(Data under study)
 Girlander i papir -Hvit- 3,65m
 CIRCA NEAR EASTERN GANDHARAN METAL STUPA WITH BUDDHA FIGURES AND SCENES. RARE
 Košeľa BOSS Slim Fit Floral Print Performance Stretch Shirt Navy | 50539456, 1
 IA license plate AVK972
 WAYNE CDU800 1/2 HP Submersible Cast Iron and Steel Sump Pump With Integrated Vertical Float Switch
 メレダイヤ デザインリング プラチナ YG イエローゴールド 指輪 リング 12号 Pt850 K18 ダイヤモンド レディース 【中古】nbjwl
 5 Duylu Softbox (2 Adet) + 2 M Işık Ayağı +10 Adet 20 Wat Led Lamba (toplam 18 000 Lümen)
(End Data under study)
(Data under study)
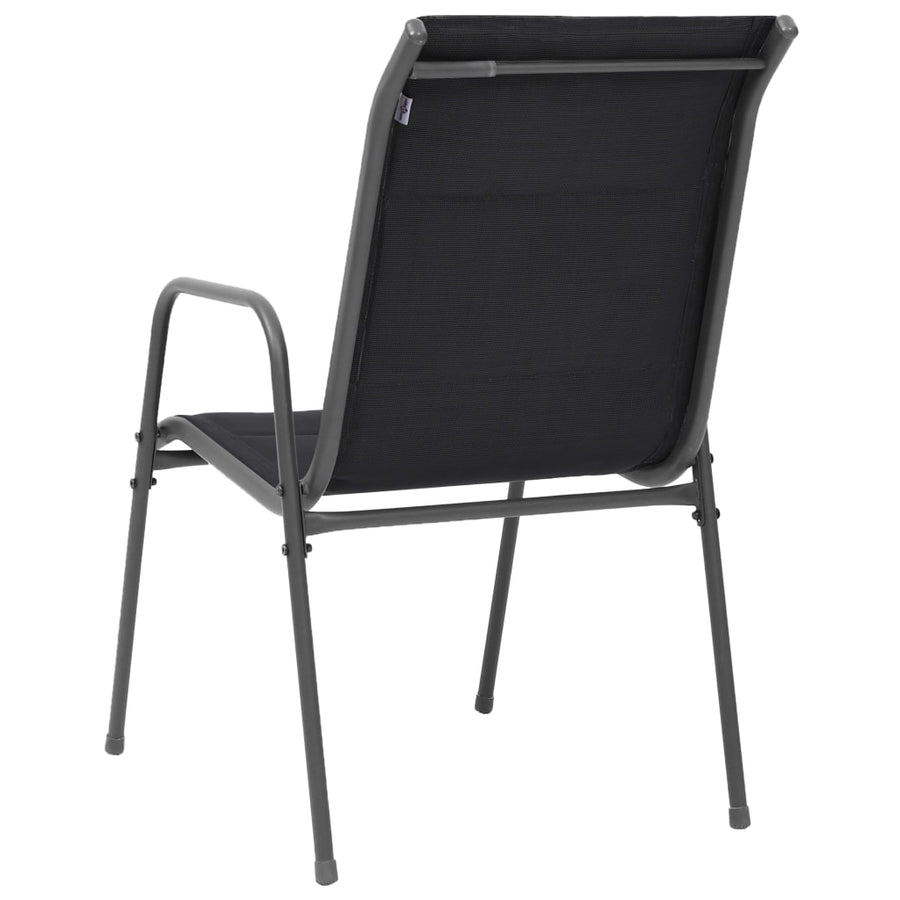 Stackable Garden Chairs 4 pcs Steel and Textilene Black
(End Data under study)
[Requirement] Copy the data from the line with "Girlander i papir -Hvit- 3,65m" down to the line with "WAYNE CDU800 1/2", renaming "Submersible" to "Pedestal" and leaving everything else untouched.

[Reply]
 Girlander i papir -Hvit- 3,65m
 CIRCA NEAR EASTERN GANDHARAN METAL STUPA WITH BUDDHA FIGURES AND SCENES. RARE
 Košeľa BOSS Slim Fit Floral Print Performance Stretch Shirt Navy | 50539456, 1
 IA license plate AVK972
 WAYNE CDU800 1/2 HP Pedestal Cast Iron and Steel Sump Pump With Integrated Vertical Float Switch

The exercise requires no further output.